Digiguru.co.uk

About breaking the chain

28 Mar 2015

Reading time: 4 minutes

So yesterday I failed to write a blog post.

I’ve been trying to write a blog post. A habit I wanted to fulfil so much I even wrote a post in advance on to post on my wedding anniversary.

So how come I broke the chain yesterday? Visualise your habit ====================

Daily I’ve been trying to visualise every moment when I would attain my habit. For habits where you avoid something like coffee I tried to think about those moments when it’s most tempting - in a coffee shop / just after arriving at work. Then try to think how to displace your bad habit - visualise the act of having an alternative.

When it came to the blog post I tried to think about the moment I would write my next post. What did I have to achieve before doing that? (put kids down, cook dinner, tidy kitchen - then you can start) and don’t get side-tracked (am I achieving all of these tasks? No? then it’s time to get back on track). Part of this process I also meant I need to think about what to write about.

Know what it takes

Writing about a new post every day is hard. Normally I try to write about relevant things, but sometimes I don’t discover anything. On such days I attempted to find things that were important in recent weeks. Failing that I would try prototyping a new idea. New ideas are incredibly costly to post about - I have taken hours writing some of the posts for things that seemed easy to talk about but the learning process itself takes a very long time.

If you know how long a blog post takes daily, you know what to expect. Normally posts take me 30 mins if I really know what I’m going to say upfront, and over 2 hours if I am trying to work it out as I go along.

Just do it

On some days I’ve struggled to find anything, and I’ve felt put-off about writing anything. The best thing to do is to think of something tiny, and just do it. It may seem stupid, but a short post written on something seemingly obvious is 100% better than no post at all.

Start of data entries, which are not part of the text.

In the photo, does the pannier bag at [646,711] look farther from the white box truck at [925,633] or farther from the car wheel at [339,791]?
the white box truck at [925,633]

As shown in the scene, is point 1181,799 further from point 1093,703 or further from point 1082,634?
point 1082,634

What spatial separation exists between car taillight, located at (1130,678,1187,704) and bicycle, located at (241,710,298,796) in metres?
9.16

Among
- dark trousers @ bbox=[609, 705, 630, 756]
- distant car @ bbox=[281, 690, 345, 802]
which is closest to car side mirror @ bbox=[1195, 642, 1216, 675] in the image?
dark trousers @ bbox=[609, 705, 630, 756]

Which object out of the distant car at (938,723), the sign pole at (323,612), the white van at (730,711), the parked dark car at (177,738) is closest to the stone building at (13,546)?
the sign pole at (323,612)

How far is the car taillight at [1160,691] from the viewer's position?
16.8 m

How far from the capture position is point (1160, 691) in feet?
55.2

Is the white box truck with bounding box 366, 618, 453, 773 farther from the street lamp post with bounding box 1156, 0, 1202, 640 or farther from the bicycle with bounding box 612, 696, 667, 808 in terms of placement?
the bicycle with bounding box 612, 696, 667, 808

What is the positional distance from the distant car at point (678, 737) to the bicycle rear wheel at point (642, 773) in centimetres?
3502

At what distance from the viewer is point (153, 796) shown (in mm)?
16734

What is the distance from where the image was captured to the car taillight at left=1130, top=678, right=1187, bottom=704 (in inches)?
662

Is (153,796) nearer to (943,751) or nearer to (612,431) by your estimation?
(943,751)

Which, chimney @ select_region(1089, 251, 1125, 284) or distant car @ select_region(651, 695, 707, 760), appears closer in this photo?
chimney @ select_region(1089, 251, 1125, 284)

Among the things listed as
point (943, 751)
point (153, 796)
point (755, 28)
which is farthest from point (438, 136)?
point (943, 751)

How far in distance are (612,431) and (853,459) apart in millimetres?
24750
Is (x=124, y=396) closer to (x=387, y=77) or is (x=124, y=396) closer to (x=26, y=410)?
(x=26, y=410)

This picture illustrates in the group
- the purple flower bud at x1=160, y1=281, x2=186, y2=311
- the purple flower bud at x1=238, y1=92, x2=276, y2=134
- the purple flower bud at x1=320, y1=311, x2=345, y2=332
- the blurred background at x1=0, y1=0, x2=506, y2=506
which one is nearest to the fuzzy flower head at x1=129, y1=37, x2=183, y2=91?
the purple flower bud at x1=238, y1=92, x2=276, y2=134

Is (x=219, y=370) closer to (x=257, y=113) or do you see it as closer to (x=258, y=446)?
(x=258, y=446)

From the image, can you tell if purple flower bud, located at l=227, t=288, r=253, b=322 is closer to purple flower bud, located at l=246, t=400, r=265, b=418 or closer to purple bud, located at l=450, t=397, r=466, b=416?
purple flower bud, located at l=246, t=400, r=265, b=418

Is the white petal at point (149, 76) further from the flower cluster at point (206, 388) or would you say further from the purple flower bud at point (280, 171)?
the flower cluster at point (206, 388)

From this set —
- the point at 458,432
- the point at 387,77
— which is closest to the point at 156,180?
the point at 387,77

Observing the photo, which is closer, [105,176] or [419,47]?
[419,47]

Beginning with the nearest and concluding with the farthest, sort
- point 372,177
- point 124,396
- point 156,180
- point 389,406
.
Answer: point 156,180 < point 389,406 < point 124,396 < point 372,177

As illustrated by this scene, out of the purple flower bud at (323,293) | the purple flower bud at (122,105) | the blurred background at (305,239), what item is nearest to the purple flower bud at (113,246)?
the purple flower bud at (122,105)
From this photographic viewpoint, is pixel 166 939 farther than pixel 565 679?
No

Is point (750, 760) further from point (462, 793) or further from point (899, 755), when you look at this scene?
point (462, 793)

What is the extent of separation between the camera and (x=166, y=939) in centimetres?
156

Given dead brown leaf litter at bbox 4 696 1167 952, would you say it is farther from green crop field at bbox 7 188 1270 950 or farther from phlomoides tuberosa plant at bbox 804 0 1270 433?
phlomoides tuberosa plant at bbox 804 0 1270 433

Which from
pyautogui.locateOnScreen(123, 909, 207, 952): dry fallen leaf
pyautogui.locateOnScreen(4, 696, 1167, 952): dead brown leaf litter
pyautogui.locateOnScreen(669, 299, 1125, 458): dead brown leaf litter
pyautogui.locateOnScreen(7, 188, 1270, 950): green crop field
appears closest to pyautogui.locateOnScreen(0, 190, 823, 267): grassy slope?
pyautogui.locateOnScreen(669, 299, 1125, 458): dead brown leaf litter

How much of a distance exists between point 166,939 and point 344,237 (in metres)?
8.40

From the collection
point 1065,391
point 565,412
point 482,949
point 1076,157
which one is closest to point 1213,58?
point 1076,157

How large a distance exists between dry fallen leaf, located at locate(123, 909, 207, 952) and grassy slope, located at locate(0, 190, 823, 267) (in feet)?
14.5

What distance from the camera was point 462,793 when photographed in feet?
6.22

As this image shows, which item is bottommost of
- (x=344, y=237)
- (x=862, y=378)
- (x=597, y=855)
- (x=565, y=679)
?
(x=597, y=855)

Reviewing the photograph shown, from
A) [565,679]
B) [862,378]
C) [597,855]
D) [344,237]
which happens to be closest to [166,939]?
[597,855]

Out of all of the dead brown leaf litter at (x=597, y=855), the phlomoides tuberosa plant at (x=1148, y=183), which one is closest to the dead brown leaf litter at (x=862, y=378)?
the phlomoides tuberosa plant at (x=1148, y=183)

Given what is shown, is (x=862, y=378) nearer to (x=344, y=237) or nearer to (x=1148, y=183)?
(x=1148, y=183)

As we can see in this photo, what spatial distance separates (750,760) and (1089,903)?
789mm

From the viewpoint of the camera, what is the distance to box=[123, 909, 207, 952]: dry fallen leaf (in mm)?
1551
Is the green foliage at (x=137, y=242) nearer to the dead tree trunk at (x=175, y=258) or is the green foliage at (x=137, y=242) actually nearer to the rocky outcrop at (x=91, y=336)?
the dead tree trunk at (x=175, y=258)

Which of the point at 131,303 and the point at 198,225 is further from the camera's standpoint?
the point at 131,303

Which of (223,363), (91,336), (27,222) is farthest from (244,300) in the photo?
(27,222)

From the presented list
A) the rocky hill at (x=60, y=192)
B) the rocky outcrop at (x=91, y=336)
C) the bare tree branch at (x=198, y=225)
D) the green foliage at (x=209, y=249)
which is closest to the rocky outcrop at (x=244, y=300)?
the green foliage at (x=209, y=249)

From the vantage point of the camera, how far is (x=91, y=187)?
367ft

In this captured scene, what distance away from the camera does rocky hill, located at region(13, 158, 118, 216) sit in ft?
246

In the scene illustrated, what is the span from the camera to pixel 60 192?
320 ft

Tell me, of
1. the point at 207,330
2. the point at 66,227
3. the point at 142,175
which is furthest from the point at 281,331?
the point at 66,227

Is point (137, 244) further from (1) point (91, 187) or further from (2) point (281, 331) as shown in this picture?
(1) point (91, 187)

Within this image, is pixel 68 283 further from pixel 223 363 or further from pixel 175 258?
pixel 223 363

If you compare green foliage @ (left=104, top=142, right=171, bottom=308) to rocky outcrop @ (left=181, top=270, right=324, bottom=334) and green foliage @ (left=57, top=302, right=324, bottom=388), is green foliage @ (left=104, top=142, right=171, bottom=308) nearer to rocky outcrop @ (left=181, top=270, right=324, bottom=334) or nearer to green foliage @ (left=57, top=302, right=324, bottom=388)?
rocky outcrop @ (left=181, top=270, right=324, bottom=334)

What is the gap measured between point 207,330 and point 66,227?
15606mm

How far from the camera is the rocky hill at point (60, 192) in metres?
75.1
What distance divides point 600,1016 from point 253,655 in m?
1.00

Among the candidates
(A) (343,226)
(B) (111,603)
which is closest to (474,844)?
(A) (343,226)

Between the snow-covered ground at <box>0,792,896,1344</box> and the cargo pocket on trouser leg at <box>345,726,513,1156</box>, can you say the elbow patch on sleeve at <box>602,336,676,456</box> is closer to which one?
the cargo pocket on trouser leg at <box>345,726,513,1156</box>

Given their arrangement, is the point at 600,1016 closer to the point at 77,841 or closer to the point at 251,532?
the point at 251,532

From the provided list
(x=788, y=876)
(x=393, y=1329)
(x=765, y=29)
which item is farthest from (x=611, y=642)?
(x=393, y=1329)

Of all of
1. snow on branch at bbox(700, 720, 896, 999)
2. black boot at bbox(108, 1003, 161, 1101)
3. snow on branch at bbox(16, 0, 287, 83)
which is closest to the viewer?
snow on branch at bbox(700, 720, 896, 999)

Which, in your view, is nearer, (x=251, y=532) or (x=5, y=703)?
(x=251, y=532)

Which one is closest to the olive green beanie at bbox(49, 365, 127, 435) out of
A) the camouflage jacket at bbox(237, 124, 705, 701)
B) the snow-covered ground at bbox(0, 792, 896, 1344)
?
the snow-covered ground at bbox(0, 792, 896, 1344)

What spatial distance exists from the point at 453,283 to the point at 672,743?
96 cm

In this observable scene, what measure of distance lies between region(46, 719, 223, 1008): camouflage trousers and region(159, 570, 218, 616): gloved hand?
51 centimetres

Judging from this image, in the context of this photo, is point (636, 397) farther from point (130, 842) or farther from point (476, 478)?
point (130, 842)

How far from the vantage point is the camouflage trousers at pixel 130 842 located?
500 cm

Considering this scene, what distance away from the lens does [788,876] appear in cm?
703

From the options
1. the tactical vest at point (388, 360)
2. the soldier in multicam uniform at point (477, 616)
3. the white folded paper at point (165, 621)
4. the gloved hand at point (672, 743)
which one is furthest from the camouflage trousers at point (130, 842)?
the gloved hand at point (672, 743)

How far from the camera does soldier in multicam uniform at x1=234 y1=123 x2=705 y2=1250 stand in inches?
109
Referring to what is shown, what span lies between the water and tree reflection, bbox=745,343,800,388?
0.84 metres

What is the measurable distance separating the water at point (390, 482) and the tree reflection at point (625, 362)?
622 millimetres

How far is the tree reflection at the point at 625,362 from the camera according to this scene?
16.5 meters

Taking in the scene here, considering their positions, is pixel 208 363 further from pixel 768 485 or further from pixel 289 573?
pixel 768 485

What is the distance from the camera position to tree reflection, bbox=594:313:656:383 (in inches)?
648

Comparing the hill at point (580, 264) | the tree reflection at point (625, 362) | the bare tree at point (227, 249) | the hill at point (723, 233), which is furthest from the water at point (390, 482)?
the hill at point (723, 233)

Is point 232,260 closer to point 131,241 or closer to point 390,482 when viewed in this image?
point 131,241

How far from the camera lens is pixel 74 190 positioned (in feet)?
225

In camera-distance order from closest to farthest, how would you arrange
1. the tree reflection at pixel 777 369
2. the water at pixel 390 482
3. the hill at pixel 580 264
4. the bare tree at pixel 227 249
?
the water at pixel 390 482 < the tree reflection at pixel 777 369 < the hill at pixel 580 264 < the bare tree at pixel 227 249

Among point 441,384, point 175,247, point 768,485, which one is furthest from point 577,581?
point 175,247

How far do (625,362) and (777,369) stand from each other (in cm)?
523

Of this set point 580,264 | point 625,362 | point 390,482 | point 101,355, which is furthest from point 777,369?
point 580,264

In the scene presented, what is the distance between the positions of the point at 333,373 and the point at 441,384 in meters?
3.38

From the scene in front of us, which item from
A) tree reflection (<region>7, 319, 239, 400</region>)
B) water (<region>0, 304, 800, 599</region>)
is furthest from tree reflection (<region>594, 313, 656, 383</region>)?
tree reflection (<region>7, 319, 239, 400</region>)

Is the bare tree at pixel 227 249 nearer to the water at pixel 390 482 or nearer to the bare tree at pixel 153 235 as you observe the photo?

Yesterday I visualised my next post. I had a full day at work and then was due to go to an event straight afterwards. I had identified 2 separate occasions where 1) I would be commuting and 2) I would be preparing to go out and selected both as possible moments to perform the blog post.

Be Realistic

Would I realistically get my laptop out on a short train journey during peak commuting hours, with colleagues, luggage and with no access to internet and successfully write a post? Could I write a post while getting ready? No both cases are unrealistic.

Be Specific

If you have a choice of 2 moments to perform your habit, then you are likely going to defer the choice to the second - and if that’s less realistic you have failed to achieve your habit.

Break the chain

Hey - sometimes it’s alright. You have put effort into the previous days but there is a moment when you need to tell yourself it’s okay - just make an exception. I thought about the post yesterday and I decided that I was happy to break the chain.

Start again

The most important part of breaking the chain is to start the chain up the very next opportunity you have. So many people fall into a terrible hole and decide that if they fail at a task it’s pointless to continue, and actually if you start right away it’s far easier to get back in the habit, rather than waiting until next week or next month. If you break the chain 2 days running you’ve just started a negative habit not a positive one!

I would also like to shout out to couch.me - a very simple habit tracking tool is so simple and effective when tracking your daily habits.